Alweer een opsteker voor hen die er uitgerekend het minst behoefte aan hebben! Toch wantrouw ik ze, die flukse flierefluiters die zich wentelen in hun eigenwaan, die onbesuisde voluntaristen die menen dat een weg is waar een wil is. Ik ben een koele minnaar van de granieten werkelijkheid, en zij duldt geen overspel. Als er reden is tot optimisme, dan noem ik het geen optimisme. Dan is het gewoon een rationele en weloverwogen vooruitblik.

Psychologen opperen dat optimisme een kunstgreepje is van ons brein om ons te motiveren tot welslagen. Maar waarom die omweg? Waarom zou realiteitszin inzet in de weg staan? Illusies zijn zelden onschuldig. Een onhebbelijkheid van de werkelijkheid is dat ze zich niet plooit naar onze wensen. Optimisme leidt tot roekeloos en zelfdestructief gedrag. Daar zijn talloze voorbeelden van, maar ik beperk me voor de goede orde tot diezelfde krant van vandaag, die hier nu toch voor me ligt.

Een nieuwe campagne tegen hardrijden laat wegpiraten toeschouwer zijn bij hun eigen begrafenis. Schokkend! Maar waarom zijn hardrijders zo hardleers? Eenvoudig: ze wanen zich onkwetsbaar en overschatten zichzelf. Een hardnekkige illusie, al talloze malen vastgesteld: 85 procent van de chauffeurs waant zich beter dan gemiddeld. Dat is statistisch nogal onmogelijk. Met een glaasje op? Moet ook wel lukken! Sms’en achter het stuur? Ach, als je wat behendig en alert bent…

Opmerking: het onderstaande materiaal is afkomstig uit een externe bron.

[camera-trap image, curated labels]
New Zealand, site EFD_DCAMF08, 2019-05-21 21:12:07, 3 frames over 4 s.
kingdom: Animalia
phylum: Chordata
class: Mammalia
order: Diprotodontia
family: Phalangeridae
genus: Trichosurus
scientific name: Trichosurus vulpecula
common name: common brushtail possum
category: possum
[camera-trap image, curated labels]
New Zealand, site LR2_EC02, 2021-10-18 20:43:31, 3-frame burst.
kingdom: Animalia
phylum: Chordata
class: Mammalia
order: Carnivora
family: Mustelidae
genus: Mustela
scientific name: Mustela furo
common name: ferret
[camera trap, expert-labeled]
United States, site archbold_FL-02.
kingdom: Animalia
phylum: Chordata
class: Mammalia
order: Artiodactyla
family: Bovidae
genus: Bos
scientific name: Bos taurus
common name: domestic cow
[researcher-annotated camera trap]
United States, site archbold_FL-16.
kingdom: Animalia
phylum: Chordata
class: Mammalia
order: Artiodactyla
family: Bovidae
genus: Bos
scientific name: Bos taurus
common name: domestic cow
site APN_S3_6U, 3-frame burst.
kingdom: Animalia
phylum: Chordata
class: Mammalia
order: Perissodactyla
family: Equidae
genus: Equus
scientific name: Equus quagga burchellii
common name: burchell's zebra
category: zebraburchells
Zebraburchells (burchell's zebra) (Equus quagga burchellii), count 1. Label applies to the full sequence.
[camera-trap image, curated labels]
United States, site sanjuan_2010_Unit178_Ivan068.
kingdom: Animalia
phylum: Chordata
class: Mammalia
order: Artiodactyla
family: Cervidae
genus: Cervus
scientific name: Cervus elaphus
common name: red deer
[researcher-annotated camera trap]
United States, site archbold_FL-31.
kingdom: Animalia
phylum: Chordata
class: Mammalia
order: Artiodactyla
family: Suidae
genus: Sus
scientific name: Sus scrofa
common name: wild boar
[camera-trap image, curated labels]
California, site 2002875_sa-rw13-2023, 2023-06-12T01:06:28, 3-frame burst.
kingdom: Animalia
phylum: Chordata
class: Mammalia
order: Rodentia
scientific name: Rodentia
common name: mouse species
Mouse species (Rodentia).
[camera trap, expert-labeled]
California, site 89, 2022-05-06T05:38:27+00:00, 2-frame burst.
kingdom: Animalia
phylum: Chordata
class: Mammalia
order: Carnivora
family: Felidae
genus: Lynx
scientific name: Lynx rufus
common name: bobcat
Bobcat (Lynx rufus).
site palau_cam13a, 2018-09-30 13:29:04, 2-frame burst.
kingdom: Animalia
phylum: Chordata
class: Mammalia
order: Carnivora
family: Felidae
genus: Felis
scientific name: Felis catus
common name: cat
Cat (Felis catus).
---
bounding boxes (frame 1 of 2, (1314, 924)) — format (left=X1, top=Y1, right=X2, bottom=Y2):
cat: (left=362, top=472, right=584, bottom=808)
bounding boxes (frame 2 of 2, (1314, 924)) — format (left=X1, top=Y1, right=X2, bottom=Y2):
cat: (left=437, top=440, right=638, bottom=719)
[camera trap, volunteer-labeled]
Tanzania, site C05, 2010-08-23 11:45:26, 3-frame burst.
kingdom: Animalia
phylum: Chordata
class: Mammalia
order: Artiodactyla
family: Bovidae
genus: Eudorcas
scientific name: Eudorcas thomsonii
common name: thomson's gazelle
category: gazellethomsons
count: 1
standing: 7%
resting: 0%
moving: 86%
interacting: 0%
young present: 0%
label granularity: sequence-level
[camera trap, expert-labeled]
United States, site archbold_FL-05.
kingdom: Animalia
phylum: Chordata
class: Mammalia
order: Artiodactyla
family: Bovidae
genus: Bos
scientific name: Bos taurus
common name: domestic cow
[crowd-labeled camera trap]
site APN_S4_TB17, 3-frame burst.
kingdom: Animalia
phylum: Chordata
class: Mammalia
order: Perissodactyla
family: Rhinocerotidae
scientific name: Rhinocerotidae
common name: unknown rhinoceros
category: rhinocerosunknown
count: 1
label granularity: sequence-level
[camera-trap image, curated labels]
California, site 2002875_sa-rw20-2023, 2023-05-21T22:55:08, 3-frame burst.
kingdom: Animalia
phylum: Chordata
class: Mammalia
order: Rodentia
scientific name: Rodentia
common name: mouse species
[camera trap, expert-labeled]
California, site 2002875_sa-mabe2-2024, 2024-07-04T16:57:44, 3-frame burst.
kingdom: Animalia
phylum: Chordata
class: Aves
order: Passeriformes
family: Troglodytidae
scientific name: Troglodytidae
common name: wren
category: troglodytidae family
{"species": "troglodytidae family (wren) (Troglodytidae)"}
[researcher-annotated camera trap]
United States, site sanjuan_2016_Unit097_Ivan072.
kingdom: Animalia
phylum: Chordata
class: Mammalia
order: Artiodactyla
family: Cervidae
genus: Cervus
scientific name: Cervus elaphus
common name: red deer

Beursspeculanten die blaken van optimisme lopen sneller met hun kop tegen de muur. Financiële zeepbellen zwellen aan door het onredelijke vertrouwen dat de toekomst ons toelacht. Politieke partijen berekenen de kosten van hun programma in de ijdele veronderstelling dat die rugwind netjes in de zeilen blijft, met alle gevolgen van dien. Ingenieurs weten hoe ijdel optimisme kan zijn door de wet van Hofstadter: ‘Bouwwerken duren altijd langer dan je voorziet, zelfs als je rekening houdt met de wet van Hofstadter.’

Natuurlijk, zal u zeggen, maar je moet grenzen stellen aan je optimisme. Maar hoe trek je die dan? Optimisme is per definitie een illusie. Indien je de grenzen van je illusie kan afbakenen, dan ben je er de facto al van verlost. Hoe hard mag je op het gaspedaal duwen vooraleer je anderen en jezelf in gevaar brengt? Enkel realiteitszin brengt soelaas.

Zelf ben ik ook vatbaar voor optimistische illusies. Autorijden vermijd ik, omdat ik weet dat zo’n soepel suizende bolide me in een roes van onschendbaarheid wiegt. Mijn gemoed verlicht en mijn voet verzwaart. Deadlines schrijf ik doorgaans een dag of twee eerder in mijn agenda, in de hoop dat ik die schriftvervalsing tegen dan vergeten ben. Mijn wekker loopt een onbestemd aantal minuten voor. Een vorm van zelfbewapening tegen de hardnekkige illusie dat ik sneller ben en de wereld meer meewerkt dat het geval is.

Soit, ik moet haast maken, want de klok tikt en eindredacteurs kennen geen genade.

Wat is er mis met de werkelijkheid? Zij is onze trouwste bondgenoot. Wie haar kent, behoedt zich voor illusies en bespaart zich ontgoochelingen. Wie haar door een roze bril bekijkt, is blind voor de aanstormende muur.